**Selected passage**.
*****
Constance Cary Harrison (pen name, Refugitta; April 25, 1843 – November 21, 1920), also referred as Mrs. Burton Harrison, was an American playwright and novelist. She and two of her cousins were known as the "Cary Invincibles"; the three sewed the first examples of the Confederate Battle Flag.

Harrison belonged to an old Virginia family related to the Fairfaxes and Jeffersons. Her home was destroyed during the American Civil War and consequently she witnessed much of the horrors of that struggle. After its close, she accompanied her mother to Europe and while in France. Upon her return to the United States, she married Burton Harrison, a lawyer and American democratic politician, who was at one time the Secretary of President Jefferson Davis. They moved to New York in 1876, and there she began her literary life. Her first magazine article was A Little Centennial Lady, which attracted much attention, and thereafter, she wrote a great deal.
*****
**Given information**.
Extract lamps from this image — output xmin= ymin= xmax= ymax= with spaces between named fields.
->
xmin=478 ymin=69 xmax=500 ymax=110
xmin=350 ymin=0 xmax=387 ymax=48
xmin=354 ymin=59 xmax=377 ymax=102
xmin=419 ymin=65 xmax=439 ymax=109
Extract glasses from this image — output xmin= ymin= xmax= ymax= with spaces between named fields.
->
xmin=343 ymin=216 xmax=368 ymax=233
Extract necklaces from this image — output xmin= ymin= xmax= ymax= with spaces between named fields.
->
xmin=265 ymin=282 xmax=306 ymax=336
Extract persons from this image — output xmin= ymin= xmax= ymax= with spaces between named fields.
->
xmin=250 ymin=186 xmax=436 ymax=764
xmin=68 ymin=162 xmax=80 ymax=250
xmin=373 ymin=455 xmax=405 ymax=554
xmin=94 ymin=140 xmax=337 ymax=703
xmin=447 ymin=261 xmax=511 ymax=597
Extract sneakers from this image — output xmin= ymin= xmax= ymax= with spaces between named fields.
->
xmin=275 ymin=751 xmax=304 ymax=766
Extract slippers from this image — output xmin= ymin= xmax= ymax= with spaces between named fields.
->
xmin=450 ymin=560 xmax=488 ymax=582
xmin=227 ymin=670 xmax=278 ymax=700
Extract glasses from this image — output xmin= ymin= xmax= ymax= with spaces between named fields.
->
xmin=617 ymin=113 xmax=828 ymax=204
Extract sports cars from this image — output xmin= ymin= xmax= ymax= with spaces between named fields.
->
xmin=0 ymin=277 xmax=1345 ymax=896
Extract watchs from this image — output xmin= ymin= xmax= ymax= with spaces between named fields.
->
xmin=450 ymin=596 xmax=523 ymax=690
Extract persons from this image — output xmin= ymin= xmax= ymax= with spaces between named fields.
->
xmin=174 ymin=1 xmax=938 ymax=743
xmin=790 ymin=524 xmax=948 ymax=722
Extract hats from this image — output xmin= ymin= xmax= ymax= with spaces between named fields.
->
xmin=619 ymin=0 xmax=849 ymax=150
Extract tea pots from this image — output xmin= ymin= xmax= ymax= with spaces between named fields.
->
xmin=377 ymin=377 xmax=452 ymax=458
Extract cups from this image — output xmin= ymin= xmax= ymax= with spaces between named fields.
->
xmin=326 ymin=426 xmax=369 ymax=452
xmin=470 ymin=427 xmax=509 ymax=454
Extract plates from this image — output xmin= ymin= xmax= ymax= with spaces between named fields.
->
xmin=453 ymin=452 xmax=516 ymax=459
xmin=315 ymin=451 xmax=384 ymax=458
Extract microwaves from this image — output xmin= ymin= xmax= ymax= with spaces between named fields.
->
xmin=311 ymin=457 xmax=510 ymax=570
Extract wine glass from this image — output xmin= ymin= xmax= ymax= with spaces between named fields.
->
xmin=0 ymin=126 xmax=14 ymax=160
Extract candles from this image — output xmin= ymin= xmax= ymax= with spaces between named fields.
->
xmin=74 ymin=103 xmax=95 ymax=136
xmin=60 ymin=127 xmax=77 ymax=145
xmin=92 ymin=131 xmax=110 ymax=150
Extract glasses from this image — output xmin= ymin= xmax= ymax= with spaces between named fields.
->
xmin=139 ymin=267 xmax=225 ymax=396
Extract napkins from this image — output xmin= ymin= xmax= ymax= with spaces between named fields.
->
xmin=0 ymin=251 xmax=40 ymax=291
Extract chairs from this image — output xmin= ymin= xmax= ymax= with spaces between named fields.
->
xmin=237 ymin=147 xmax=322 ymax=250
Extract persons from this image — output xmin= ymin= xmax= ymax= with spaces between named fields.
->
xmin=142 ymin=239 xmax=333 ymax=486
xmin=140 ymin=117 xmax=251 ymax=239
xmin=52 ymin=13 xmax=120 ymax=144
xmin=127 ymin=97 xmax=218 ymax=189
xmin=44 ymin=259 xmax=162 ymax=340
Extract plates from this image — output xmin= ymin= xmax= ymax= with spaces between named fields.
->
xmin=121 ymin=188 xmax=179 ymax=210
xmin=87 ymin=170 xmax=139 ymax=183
*****
**Work to do**.
#1 Say whether each statement agrees with the biography of Constance Cary Harrison, answering yes or no and quoting the deciding words. (a) Harrison and her sisters sewed the first examples of the Confederate Battle Flag. (b) Burton Harrison was at one time the Secretary of President Jefferson Davis. (c) The Harrisons moved to New York in 1880.
#2 Reproduce the section of the biography of Constance Cary Harrison starting with "Harrison belonged to" and going on through "a great deal.".

**Task answers**.
#1
(a) No: "She and two of her cousins were known as the "Cary Invincibles"; the three sewed the first examples of the Confederate Battle Flag."
(b) Yes: "who was at one time the Secretary of President Jefferson Davis"
(c) No: "They moved to New York in 1876"

#2
Harrison belonged to an old Virginia family related to the Fairfaxes and Jeffersons. Her home was destroyed during the American Civil War and consequently she witnessed much of the horrors of that struggle. After its close, she accompanied her mother to Europe and while in France. Upon her return to the United States, she married Burton Harrison, a lawyer and American democratic politician, who was at one time the Secretary of President Jefferson Davis. They moved to New York in 1876, and there she began her literary life. Her first magazine article was A Little Centennial Lady, which attracted much attention, and thereafter, she wrote a great deal.